> [Data to use]
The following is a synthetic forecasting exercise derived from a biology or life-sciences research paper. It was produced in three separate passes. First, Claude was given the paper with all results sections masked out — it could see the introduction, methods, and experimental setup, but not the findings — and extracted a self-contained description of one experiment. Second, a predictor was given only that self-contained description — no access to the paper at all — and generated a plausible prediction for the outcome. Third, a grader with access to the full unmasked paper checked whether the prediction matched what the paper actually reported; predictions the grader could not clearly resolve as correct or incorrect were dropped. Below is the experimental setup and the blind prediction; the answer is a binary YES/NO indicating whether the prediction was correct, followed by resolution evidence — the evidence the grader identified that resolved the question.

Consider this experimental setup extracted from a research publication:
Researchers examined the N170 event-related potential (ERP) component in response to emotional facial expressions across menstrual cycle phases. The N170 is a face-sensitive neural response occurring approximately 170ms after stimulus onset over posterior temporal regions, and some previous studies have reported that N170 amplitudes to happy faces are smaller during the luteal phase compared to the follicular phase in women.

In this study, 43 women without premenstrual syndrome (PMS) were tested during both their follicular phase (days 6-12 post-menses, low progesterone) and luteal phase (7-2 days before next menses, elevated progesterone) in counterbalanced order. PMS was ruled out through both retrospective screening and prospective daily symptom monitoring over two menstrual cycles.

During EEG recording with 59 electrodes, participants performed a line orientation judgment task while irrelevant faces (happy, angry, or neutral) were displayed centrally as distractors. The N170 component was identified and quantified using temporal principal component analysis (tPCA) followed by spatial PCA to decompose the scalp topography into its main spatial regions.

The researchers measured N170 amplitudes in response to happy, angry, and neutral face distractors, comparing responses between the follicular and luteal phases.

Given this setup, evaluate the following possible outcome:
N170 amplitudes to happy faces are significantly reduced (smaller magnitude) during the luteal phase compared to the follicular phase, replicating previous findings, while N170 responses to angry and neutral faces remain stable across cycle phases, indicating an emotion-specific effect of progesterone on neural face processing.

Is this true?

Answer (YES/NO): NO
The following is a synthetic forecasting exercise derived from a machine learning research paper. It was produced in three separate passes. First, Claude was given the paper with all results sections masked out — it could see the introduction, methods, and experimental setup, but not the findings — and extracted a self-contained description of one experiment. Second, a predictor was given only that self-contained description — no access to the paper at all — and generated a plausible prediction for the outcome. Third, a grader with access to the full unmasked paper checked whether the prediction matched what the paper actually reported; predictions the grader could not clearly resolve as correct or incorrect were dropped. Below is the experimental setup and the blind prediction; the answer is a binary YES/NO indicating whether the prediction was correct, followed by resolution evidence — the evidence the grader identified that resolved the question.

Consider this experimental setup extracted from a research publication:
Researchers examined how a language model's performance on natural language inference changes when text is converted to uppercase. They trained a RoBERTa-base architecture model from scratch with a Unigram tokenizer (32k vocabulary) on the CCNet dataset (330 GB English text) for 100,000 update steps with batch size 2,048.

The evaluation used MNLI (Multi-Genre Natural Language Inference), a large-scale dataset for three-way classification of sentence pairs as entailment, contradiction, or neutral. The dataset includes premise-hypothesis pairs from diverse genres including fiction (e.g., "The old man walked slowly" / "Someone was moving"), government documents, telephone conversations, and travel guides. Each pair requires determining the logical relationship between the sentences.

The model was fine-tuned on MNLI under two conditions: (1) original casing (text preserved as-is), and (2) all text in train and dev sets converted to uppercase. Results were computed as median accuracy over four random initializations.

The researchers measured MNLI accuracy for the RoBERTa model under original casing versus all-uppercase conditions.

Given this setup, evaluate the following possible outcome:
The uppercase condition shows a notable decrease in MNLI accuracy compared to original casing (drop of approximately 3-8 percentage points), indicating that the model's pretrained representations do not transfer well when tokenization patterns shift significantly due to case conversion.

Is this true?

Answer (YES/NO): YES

> [Task description]
Print the records above exactly as they appear.

> [Task response]
The following is a synthetic forecasting exercise derived from a biology or life-sciences research paper. It was produced in three separate passes. First, Claude was given the paper with all results sections masked out — it could see the introduction, methods, and experimental setup, but not the findings — and extracted a self-contained description of one experiment. Second, a predictor was given only that self-contained description — no access to the paper at all — and generated a plausible prediction for the outcome. Third, a grader with access to the full unmasked paper checked whether the prediction matched what the paper actually reported; predictions the grader could not clearly resolve as correct or incorrect were dropped. Below is the experimental setup and the blind prediction; the answer is a binary YES/NO indicating whether the prediction was correct, followed by resolution evidence — the evidence the grader identified that resolved the question.

Consider this experimental setup extracted from a research publication:
Researchers examined the N170 event-related potential (ERP) component in response to emotional facial expressions across menstrual cycle phases. The N170 is a face-sensitive neural response occurring approximately 170ms after stimulus onset over posterior temporal regions, and some previous studies have reported that N170 amplitudes to happy faces are smaller during the luteal phase compared to the follicular phase in women.

In this study, 43 women without premenstrual syndrome (PMS) were tested during both their follicular phase (days 6-12 post-menses, low progesterone) and luteal phase (7-2 days before next menses, elevated progesterone) in counterbalanced order. PMS was ruled out through both retrospective screening and prospective daily symptom monitoring over two menstrual cycles.

During EEG recording with 59 electrodes, participants performed a line orientation judgment task while irrelevant faces (happy, angry, or neutral) were displayed centrally as distractors. The N170 component was identified and quantified using temporal principal component analysis (tPCA) followed by spatial PCA to decompose the scalp topography into its main spatial regions.

The researchers measured N170 amplitudes in response to happy, angry, and neutral face distractors, comparing responses between the follicular and luteal phases.

Given this setup, evaluate the following possible outcome:
N170 amplitudes to happy faces are significantly reduced (smaller magnitude) during the luteal phase compared to the follicular phase, replicating previous findings, while N170 responses to angry and neutral faces remain stable across cycle phases, indicating an emotion-specific effect of progesterone on neural face processing.

Is this true?

Answer (YES/NO): NO
The following is a synthetic forecasting exercise derived from a machine learning research paper. It was produced in three separate passes. First, Claude was given the paper with all results sections masked out — it could see the introduction, methods, and experimental setup, but not the findings — and extracted a self-contained description of one experiment. Second, a predictor was given only that self-contained description — no access to the paper at all — and generated a plausible prediction for the outcome. Third, a grader with access to the full unmasked paper checked whether the prediction matched what the paper actually reported; predictions the grader could not clearly resolve as correct or incorrect were dropped. Below is the experimental setup and the blind prediction; the answer is a binary YES/NO indicating whether the prediction was correct, followed by resolution evidence — the evidence the grader identified that resolved the question.

Consider this experimental setup extracted from a research publication:
Researchers examined how a language model's performance on natural language inference changes when text is converted to uppercase. They trained a RoBERTa-base architecture model from scratch with a Unigram tokenizer (32k vocabulary) on the CCNet dataset (330 GB English text) for 100,000 update steps with batch size 2,048.

The evaluation used MNLI (Multi-Genre Natural Language Inference), a large-scale dataset for three-way classification of sentence pairs as entailment, contradiction, or neutral. The dataset includes premise-hypothesis pairs from diverse genres including fiction (e.g., "The old man walked slowly" / "Someone was moving"), government documents, telephone conversations, and travel guides. Each pair requires determining the logical relationship between the sentences.

The model was fine-tuned on MNLI under two conditions: (1) original casing (text preserved as-is), and (2) all text in train and dev sets converted to uppercase. Results were computed as median accuracy over four random initializations.

The researchers measured MNLI accuracy for the RoBERTa model under original casing versus all-uppercase conditions.

Given this setup, evaluate the following possible outcome:
The uppercase condition shows a notable decrease in MNLI accuracy compared to original casing (drop of approximately 3-8 percentage points), indicating that the model's pretrained representations do not transfer well when tokenization patterns shift significantly due to case conversion.

Is this true?

Answer (YES/NO): YES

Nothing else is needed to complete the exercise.